■ **JOB**
Could you retype each of the entries below word for word, with nothing changed?

----

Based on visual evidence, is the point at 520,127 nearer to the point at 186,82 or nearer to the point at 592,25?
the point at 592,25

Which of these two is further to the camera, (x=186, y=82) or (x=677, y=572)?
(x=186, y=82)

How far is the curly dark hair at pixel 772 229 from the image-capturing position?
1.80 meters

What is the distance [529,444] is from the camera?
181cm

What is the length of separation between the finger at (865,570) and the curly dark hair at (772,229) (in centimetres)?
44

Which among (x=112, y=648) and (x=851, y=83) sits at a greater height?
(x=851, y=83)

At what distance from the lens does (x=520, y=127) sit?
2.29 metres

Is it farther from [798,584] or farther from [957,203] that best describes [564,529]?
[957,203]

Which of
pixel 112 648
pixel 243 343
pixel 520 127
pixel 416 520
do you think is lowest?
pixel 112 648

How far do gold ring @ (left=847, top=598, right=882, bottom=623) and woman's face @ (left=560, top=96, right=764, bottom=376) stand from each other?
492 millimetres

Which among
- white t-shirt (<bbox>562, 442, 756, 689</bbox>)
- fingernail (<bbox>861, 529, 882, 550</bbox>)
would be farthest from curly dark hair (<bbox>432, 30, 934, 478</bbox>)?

----

■ **WORKED ANSWER**
Based on visual evidence, is the point at 520,127 nearer to the point at 186,82 or nearer to the point at 592,25?
the point at 592,25

Which of these two is further to the camera, (x=186, y=82) or (x=677, y=572)?
(x=186, y=82)

How far is the curly dark hair at pixel 772 229 from the image-capturing position?
1.80 meters

What is the distance [529,444] is from the camera?
181cm

What is the length of separation between the finger at (865,570) and the curly dark hair at (772,229) (in centimetres)?
44

Which among (x=112, y=648) and (x=851, y=83) sits at a greater height?
(x=851, y=83)

At what distance from the lens does (x=520, y=127) sit?
2.29 metres

Is it farther from [798,584] or farther from [957,203] that best describes [564,529]?
[957,203]

Which of
pixel 112 648
pixel 243 343
pixel 520 127
pixel 416 520
do you think is lowest?
pixel 112 648

How far do gold ring @ (left=847, top=598, right=882, bottom=623) and woman's face @ (left=560, top=96, right=764, bottom=376) stand from each other?
492 millimetres

Which among
- white t-shirt (<bbox>562, 442, 756, 689</bbox>)
- fingernail (<bbox>861, 529, 882, 550</bbox>)
would be farthest from curly dark hair (<bbox>432, 30, 934, 478</bbox>)?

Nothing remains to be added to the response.